*PROBLEM REQUIREMENTS:*
When you reach the line containing "Golden Chance Lotto", repeat that line and each one after it exactly until the records end, leaving out pictures.

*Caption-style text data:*

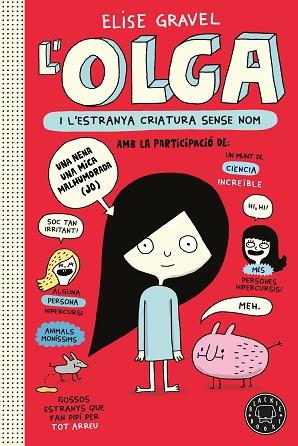 OLGA I L'ESTRANYA CRIATURA SENSE NOM. NOVA EDICIÓ. | 9791387748937 | GRAVEL, ELISE | Llibreria Huch - Llibreria online de Berga 
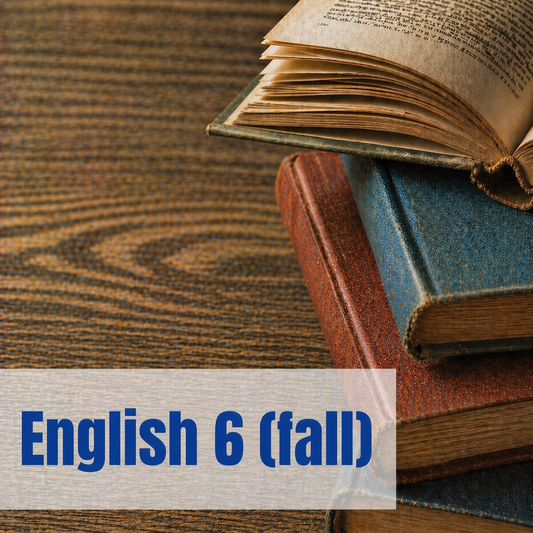 English 6, Fall Semester (Part 1)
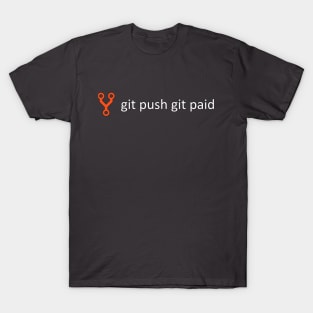 git push git paid source control T-Shirt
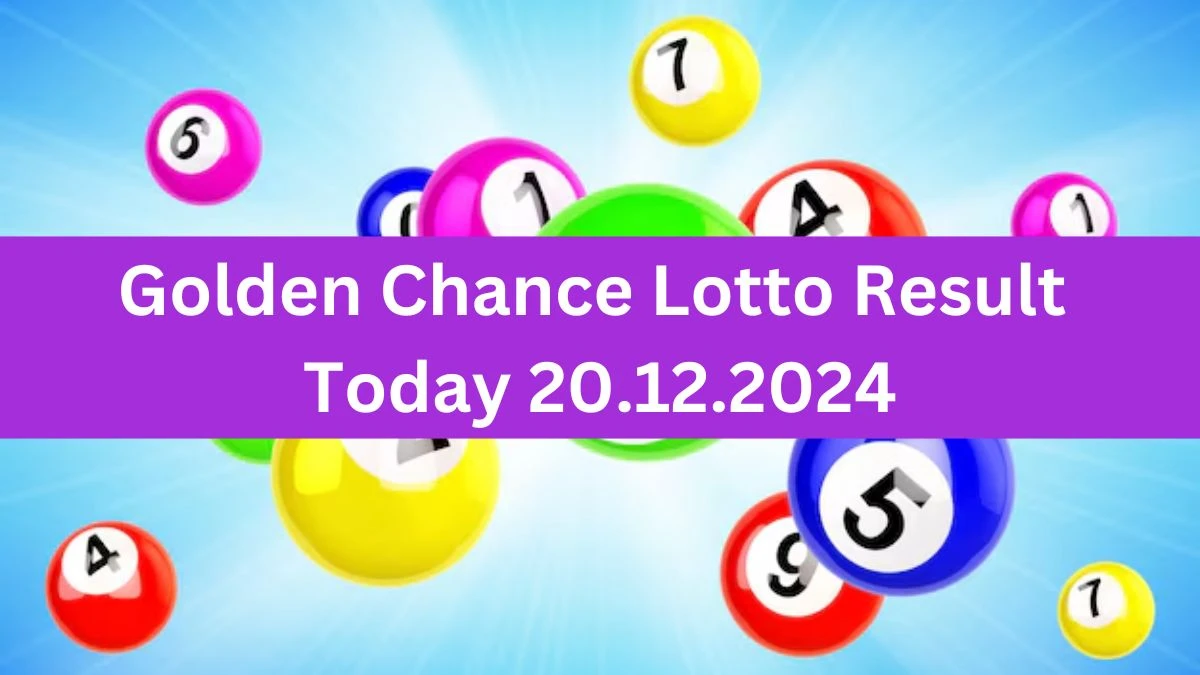 Golden Chance Lotto Result Today 20.12.2024 - Check the Lucky Draws!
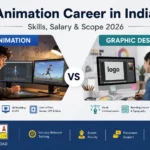 Animation Career in India: Skills, Salary and Future Opportunities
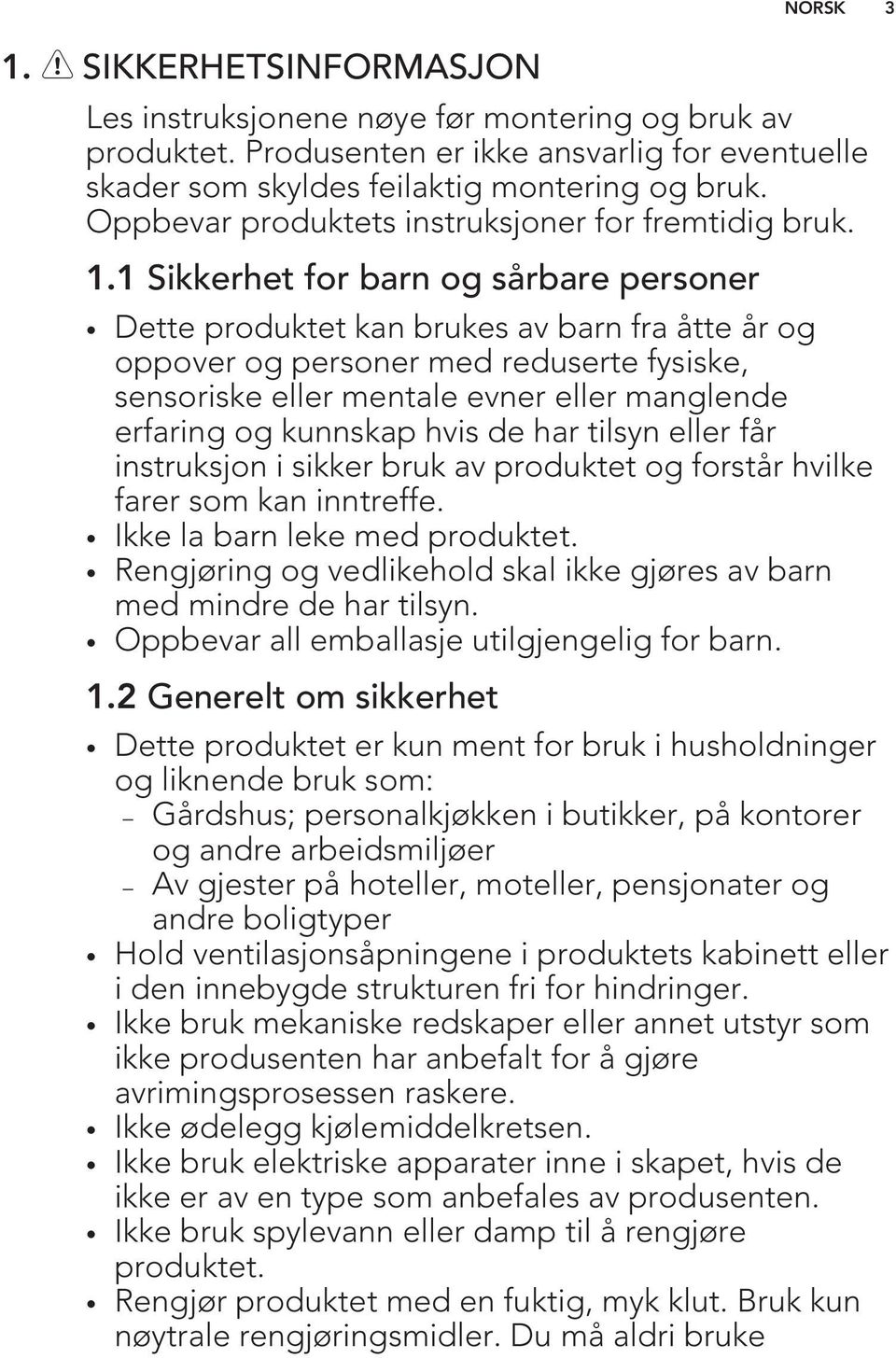 1 Sikkerhet for barn og sårbare personer Dette produktet kan brukes av barn fra åtte år og oppover og personer med reduserte fysiske, sensoriske eller mentale evner eller manglende erfaring og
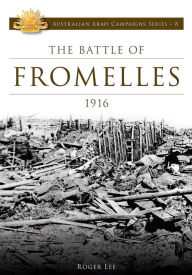 Title: Battle of Fromelles 1916, Author: Roger Lee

*EXERCISE SOLUTION:*
 Golden Chance Lotto Result Today 20.12.2024 - Check the Lucky Draws!
 Animation Career in India: Skills, Salary and Future Opportunities
 1 Sikkerhet for barn og sårbare personer Dette produktet kan brukes av barn fra åtte år og oppover og personer med reduserte fysiske, sensoriske eller mentale evner eller manglende erfaring og
 Title: Battle of Fromelles 1916, Author: Roger Lee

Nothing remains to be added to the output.